Obesity: A Mental Disorder?

If you live in the US, you’re probably aware of the problem we have with obesity. Even if you don’t live in the US you most likely have the perception that all Americans are fat, which isn’t completely false. America has nearly 40% of the world’s McDonalds, and over 11,000 more restaurants than the country with the

2nd most McDonalds. Eating badly is ingrained in our culture, and in some cases, is our culture. 

With the existence of concepts such as fat shaming, some people believe that obese individuals can simply stop eating more than they have to. Now I don’t want to say that overeating isn’t a part of being overweight or being unhealthy, because it is, but are overweight individuals as in control as we think they are? Everyone has the choice of what they eat (assuming you have the income, although this isn’t a fair assumption either), but in a lot of ways, overweight people should not be fully blamed for the pounds they put on. Recent research shows that certain types of food, such as food that is high in fat, can be neurologically addictive. Because of this addictive quality, some are arguing for a place to be made in the Diagnostic and Statistical Manual (DSM V) for obesity as a mental disorder. 

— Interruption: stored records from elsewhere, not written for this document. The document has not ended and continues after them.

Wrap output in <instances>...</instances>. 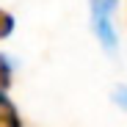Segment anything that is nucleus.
Wrapping results in <instances>:
<instances>
[{
	"mask_svg": "<svg viewBox=\"0 0 127 127\" xmlns=\"http://www.w3.org/2000/svg\"><path fill=\"white\" fill-rule=\"evenodd\" d=\"M0 127H25L17 105L6 97V91H0Z\"/></svg>",
	"mask_w": 127,
	"mask_h": 127,
	"instance_id": "nucleus-1",
	"label": "nucleus"
},
{
	"mask_svg": "<svg viewBox=\"0 0 127 127\" xmlns=\"http://www.w3.org/2000/svg\"><path fill=\"white\" fill-rule=\"evenodd\" d=\"M11 64H8V58L0 53V91H8L11 89Z\"/></svg>",
	"mask_w": 127,
	"mask_h": 127,
	"instance_id": "nucleus-2",
	"label": "nucleus"
},
{
	"mask_svg": "<svg viewBox=\"0 0 127 127\" xmlns=\"http://www.w3.org/2000/svg\"><path fill=\"white\" fill-rule=\"evenodd\" d=\"M14 17L6 11V8H0V39H8L11 33H14Z\"/></svg>",
	"mask_w": 127,
	"mask_h": 127,
	"instance_id": "nucleus-3",
	"label": "nucleus"
},
{
	"mask_svg": "<svg viewBox=\"0 0 127 127\" xmlns=\"http://www.w3.org/2000/svg\"><path fill=\"white\" fill-rule=\"evenodd\" d=\"M113 99L122 105V108H127V89L122 86V89H116V94H113Z\"/></svg>",
	"mask_w": 127,
	"mask_h": 127,
	"instance_id": "nucleus-4",
	"label": "nucleus"
},
{
	"mask_svg": "<svg viewBox=\"0 0 127 127\" xmlns=\"http://www.w3.org/2000/svg\"><path fill=\"white\" fill-rule=\"evenodd\" d=\"M105 6H108V8H111V11H113V8H116V6H119V0H105Z\"/></svg>",
	"mask_w": 127,
	"mask_h": 127,
	"instance_id": "nucleus-5",
	"label": "nucleus"
}]
</instances>
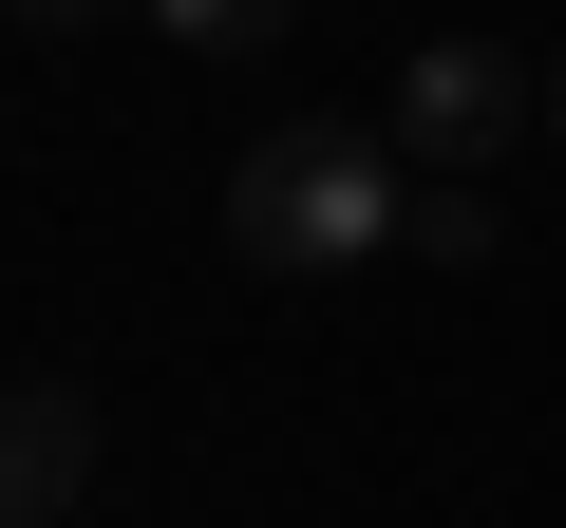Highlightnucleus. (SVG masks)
I'll use <instances>...</instances> for the list:
<instances>
[{
	"label": "nucleus",
	"mask_w": 566,
	"mask_h": 528,
	"mask_svg": "<svg viewBox=\"0 0 566 528\" xmlns=\"http://www.w3.org/2000/svg\"><path fill=\"white\" fill-rule=\"evenodd\" d=\"M227 226H245V264H283V284H340V264H378V245L416 226V151L303 114V133H264V151L227 170Z\"/></svg>",
	"instance_id": "1"
},
{
	"label": "nucleus",
	"mask_w": 566,
	"mask_h": 528,
	"mask_svg": "<svg viewBox=\"0 0 566 528\" xmlns=\"http://www.w3.org/2000/svg\"><path fill=\"white\" fill-rule=\"evenodd\" d=\"M510 133H547V76H528L510 39H416V57H397V151H416V170H491Z\"/></svg>",
	"instance_id": "2"
},
{
	"label": "nucleus",
	"mask_w": 566,
	"mask_h": 528,
	"mask_svg": "<svg viewBox=\"0 0 566 528\" xmlns=\"http://www.w3.org/2000/svg\"><path fill=\"white\" fill-rule=\"evenodd\" d=\"M76 490H95V397L76 378H20V415H0V509L76 528Z\"/></svg>",
	"instance_id": "3"
},
{
	"label": "nucleus",
	"mask_w": 566,
	"mask_h": 528,
	"mask_svg": "<svg viewBox=\"0 0 566 528\" xmlns=\"http://www.w3.org/2000/svg\"><path fill=\"white\" fill-rule=\"evenodd\" d=\"M397 245H416V264H491L510 226H491V189H472V170H416V226H397Z\"/></svg>",
	"instance_id": "4"
},
{
	"label": "nucleus",
	"mask_w": 566,
	"mask_h": 528,
	"mask_svg": "<svg viewBox=\"0 0 566 528\" xmlns=\"http://www.w3.org/2000/svg\"><path fill=\"white\" fill-rule=\"evenodd\" d=\"M133 20H151V39H189V57H264L303 0H133Z\"/></svg>",
	"instance_id": "5"
},
{
	"label": "nucleus",
	"mask_w": 566,
	"mask_h": 528,
	"mask_svg": "<svg viewBox=\"0 0 566 528\" xmlns=\"http://www.w3.org/2000/svg\"><path fill=\"white\" fill-rule=\"evenodd\" d=\"M114 20V0H20V39H95Z\"/></svg>",
	"instance_id": "6"
},
{
	"label": "nucleus",
	"mask_w": 566,
	"mask_h": 528,
	"mask_svg": "<svg viewBox=\"0 0 566 528\" xmlns=\"http://www.w3.org/2000/svg\"><path fill=\"white\" fill-rule=\"evenodd\" d=\"M547 133H566V76H547Z\"/></svg>",
	"instance_id": "7"
}]
</instances>
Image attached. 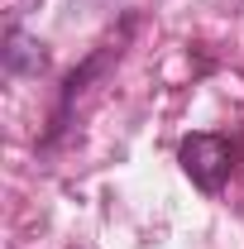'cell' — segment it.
<instances>
[{"instance_id": "obj_1", "label": "cell", "mask_w": 244, "mask_h": 249, "mask_svg": "<svg viewBox=\"0 0 244 249\" xmlns=\"http://www.w3.org/2000/svg\"><path fill=\"white\" fill-rule=\"evenodd\" d=\"M177 158H182L187 178L201 187V192H220L225 178L235 173V144L220 139V134H187Z\"/></svg>"}, {"instance_id": "obj_2", "label": "cell", "mask_w": 244, "mask_h": 249, "mask_svg": "<svg viewBox=\"0 0 244 249\" xmlns=\"http://www.w3.org/2000/svg\"><path fill=\"white\" fill-rule=\"evenodd\" d=\"M5 67L10 72H38L43 67V53H38V43H34L29 34H10V48H5Z\"/></svg>"}]
</instances>
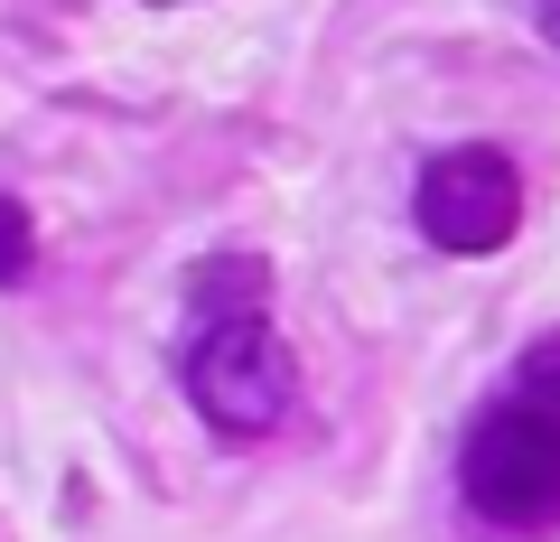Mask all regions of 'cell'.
I'll list each match as a JSON object with an SVG mask.
<instances>
[{
    "instance_id": "obj_1",
    "label": "cell",
    "mask_w": 560,
    "mask_h": 542,
    "mask_svg": "<svg viewBox=\"0 0 560 542\" xmlns=\"http://www.w3.org/2000/svg\"><path fill=\"white\" fill-rule=\"evenodd\" d=\"M458 496L504 542L560 533V422L523 412L514 393L486 402L477 422H467V440H458Z\"/></svg>"
},
{
    "instance_id": "obj_2",
    "label": "cell",
    "mask_w": 560,
    "mask_h": 542,
    "mask_svg": "<svg viewBox=\"0 0 560 542\" xmlns=\"http://www.w3.org/2000/svg\"><path fill=\"white\" fill-rule=\"evenodd\" d=\"M187 402H197V422L215 440H271L290 422V402H300V365H290L280 327L261 309L206 319L187 337Z\"/></svg>"
},
{
    "instance_id": "obj_3",
    "label": "cell",
    "mask_w": 560,
    "mask_h": 542,
    "mask_svg": "<svg viewBox=\"0 0 560 542\" xmlns=\"http://www.w3.org/2000/svg\"><path fill=\"white\" fill-rule=\"evenodd\" d=\"M411 224L430 234V253H458V262H486L514 243L523 224V169L504 160L495 141H448L420 160L411 178Z\"/></svg>"
},
{
    "instance_id": "obj_4",
    "label": "cell",
    "mask_w": 560,
    "mask_h": 542,
    "mask_svg": "<svg viewBox=\"0 0 560 542\" xmlns=\"http://www.w3.org/2000/svg\"><path fill=\"white\" fill-rule=\"evenodd\" d=\"M261 281H271V272H261L253 253H224V262L197 272V309L206 319H243V309H261Z\"/></svg>"
},
{
    "instance_id": "obj_5",
    "label": "cell",
    "mask_w": 560,
    "mask_h": 542,
    "mask_svg": "<svg viewBox=\"0 0 560 542\" xmlns=\"http://www.w3.org/2000/svg\"><path fill=\"white\" fill-rule=\"evenodd\" d=\"M504 393H514L523 412H541V422H560V337H533V346H523Z\"/></svg>"
},
{
    "instance_id": "obj_6",
    "label": "cell",
    "mask_w": 560,
    "mask_h": 542,
    "mask_svg": "<svg viewBox=\"0 0 560 542\" xmlns=\"http://www.w3.org/2000/svg\"><path fill=\"white\" fill-rule=\"evenodd\" d=\"M28 272H38V216L0 187V290H20Z\"/></svg>"
},
{
    "instance_id": "obj_7",
    "label": "cell",
    "mask_w": 560,
    "mask_h": 542,
    "mask_svg": "<svg viewBox=\"0 0 560 542\" xmlns=\"http://www.w3.org/2000/svg\"><path fill=\"white\" fill-rule=\"evenodd\" d=\"M533 20H541V38L560 47V0H533Z\"/></svg>"
},
{
    "instance_id": "obj_8",
    "label": "cell",
    "mask_w": 560,
    "mask_h": 542,
    "mask_svg": "<svg viewBox=\"0 0 560 542\" xmlns=\"http://www.w3.org/2000/svg\"><path fill=\"white\" fill-rule=\"evenodd\" d=\"M140 10H187V0H140Z\"/></svg>"
}]
</instances>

It has been found that there are a number of ways in which food, specifically food that is high in fat, can have addictive qualities. In some ways this assertion is already intuitive, as you never just want to have one donut. However, we can see the effects of this addictive quality on a deeper, more scientific level than simply being aware of its effects. For instance, deficits in dopamine transmission are induced within a high fat diet. Simplified, this means you don’t feel as good over time while eating the same amount of unhealthy food; the enjoyment diminishes on a neurological level. This in many ways parallels when a tolerance has been built up through repeated drug use. 

It is commonly understood in research that obesity most likely causes increased inflammation, and inflammation may result in higher levels of obesity, though all the exact mechanisms for this loop aren’t known yet. What we do know is that obesity-related systemic inflammation reduces the integrity of brain structures involved in reward and feeding behaviors. To simplify this, this means that obesity triggers system-wide inflammation, which reduces the amount of control that we have over rewarding behaviors, including our food intake. Over time, our mental system of self-protection against resisting treats may be eroded by the fact that we’re eating these treats. A reduced integrity of reward systems has been found in drug addicts, where cortical brain regions involved in executive control and decision making have been heavily implicated. Through eating a high fat diet, we might be allowing our brains to think that eating more high fat items is what should occur. 

One study looked at fibrinogen (a protein that’s found in blood) as a marker for inflammation, in which more fibrinogen means more inflammation. Unsurprisingly, fibrinogen was higher among obese individuals. An interesting finding however was that volumes of the orbitofrontal cortex in obese participants were negatively associated with fibrinogen levels. One of the functions of the orbitofrontal cortex is impulse control, and so damage to this area can lead to both impulsivity and compulsivity. Just because there is a difference in volume here however doesn’t mean it’s due to fibrinogen, so researchers controlled for variables within lean subjects, and found that 9% of the variance in OFC volume could be explained by fibrinogen. This, unfortunately, doesn’t bode well for obese individuals. In the case of obesity, we might be our own worst enemies, as we may be unintentionally sabotaging our own willpower by consuming a high-fat diet.